Assignment =>
Write the listing below out again word for word, without a single picture.

Available data =>

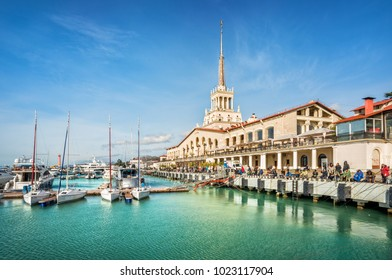 Marine Station on the shore of the emerald Black Sea in Sochi on a sunny day under the blue sky, white yachts and fishermen on the shore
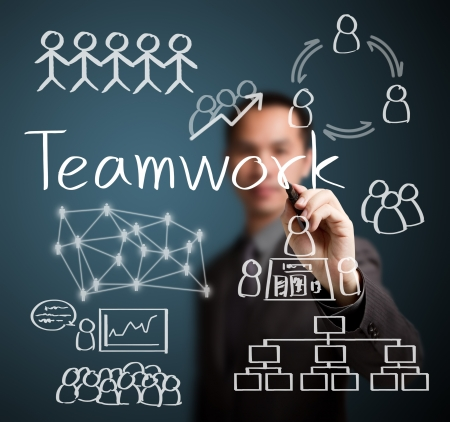 harmonize: business man writing teamwork figure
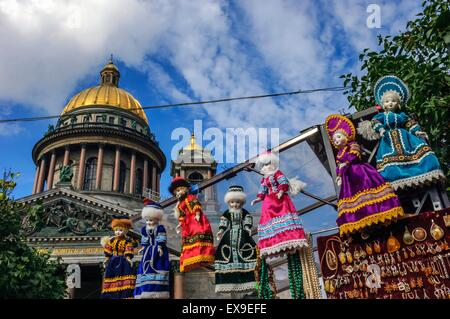 Souvenir market stall selling Russian dolls in front of St Isaac's Cathedral. St Petersburg. Russia - Stock Photo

Response box =>
 Marine Station on the shore of the emerald Black Sea in Sochi on a sunny day under the blue sky, white yachts and fishermen on the shore
 harmonize: business man writing teamwork figure
 Souvenir market stall selling Russian dolls in front of St Isaac's Cathedral. St Petersburg. Russia - Stock Photo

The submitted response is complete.